HRV Percentile by Age.
Heart rate variability tracks autonomic balance, recovery, and stress load — and it falls predictably with age. Enter your RMSSD to see how it ranks for your age band.
What HRV actually measures.
Heart rate variability is the beat-to-beat variation in time between heartbeats. High variability reflects strong parasympathetic ("rest and digest") tone and a flexible autonomic nervous system; chronically low variability tracks stress load, poor recovery, and — at the population level — higher cardiovascular and all-cause risk. RMSSD is the metric most wearables report and the most portable between devices.

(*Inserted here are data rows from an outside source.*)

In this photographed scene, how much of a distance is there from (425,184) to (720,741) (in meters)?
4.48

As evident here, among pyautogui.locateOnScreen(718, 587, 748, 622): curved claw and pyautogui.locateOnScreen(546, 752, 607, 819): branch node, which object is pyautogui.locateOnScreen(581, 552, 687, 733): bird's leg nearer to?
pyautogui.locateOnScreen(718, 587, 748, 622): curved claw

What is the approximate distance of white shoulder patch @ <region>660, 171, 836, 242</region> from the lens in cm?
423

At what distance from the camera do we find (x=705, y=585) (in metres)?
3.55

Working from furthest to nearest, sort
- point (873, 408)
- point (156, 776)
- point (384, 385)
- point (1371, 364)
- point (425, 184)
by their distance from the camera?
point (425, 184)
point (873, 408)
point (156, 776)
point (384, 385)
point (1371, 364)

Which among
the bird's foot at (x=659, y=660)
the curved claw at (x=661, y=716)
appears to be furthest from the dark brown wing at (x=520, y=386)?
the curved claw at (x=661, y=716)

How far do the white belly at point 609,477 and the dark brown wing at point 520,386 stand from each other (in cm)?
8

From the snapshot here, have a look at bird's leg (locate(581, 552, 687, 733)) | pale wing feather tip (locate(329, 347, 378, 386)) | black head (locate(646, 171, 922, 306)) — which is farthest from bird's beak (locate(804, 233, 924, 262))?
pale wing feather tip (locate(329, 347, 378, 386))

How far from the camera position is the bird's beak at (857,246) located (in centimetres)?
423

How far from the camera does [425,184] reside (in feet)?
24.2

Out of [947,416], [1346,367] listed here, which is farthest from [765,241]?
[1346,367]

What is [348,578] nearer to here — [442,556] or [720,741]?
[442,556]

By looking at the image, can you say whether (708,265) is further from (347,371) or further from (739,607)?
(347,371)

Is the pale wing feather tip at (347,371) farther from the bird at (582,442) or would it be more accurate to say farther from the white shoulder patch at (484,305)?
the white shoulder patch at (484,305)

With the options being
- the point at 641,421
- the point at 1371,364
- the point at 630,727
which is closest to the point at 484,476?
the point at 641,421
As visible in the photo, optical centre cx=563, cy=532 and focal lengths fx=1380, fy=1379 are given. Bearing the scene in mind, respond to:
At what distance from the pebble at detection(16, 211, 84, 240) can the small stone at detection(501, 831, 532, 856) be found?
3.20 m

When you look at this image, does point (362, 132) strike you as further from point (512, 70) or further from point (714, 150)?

Two caveats keep this honest. First, HRV falls predictably with age, which is why a fair comparison is age-banded. Second, it is intensely individual and sensitive to measurement conditions (night vs spot-check, posture, device) — so your own multi-week baseline and its trend tell you far more than any single absolute number or percentile.
- Nunan D, Sandercock GRH, Brodie DA. (2010). A quantitative systematic review of normal values for short-term heart rate variability in healthy adults. Pacing Clin Electrophysiol, 33(11), 1407–1417.
- Shaffer F, Ginsberg JP. (2017). An overview of heart rate variability metrics and norms. Frontiers in Public Health, 5, 258.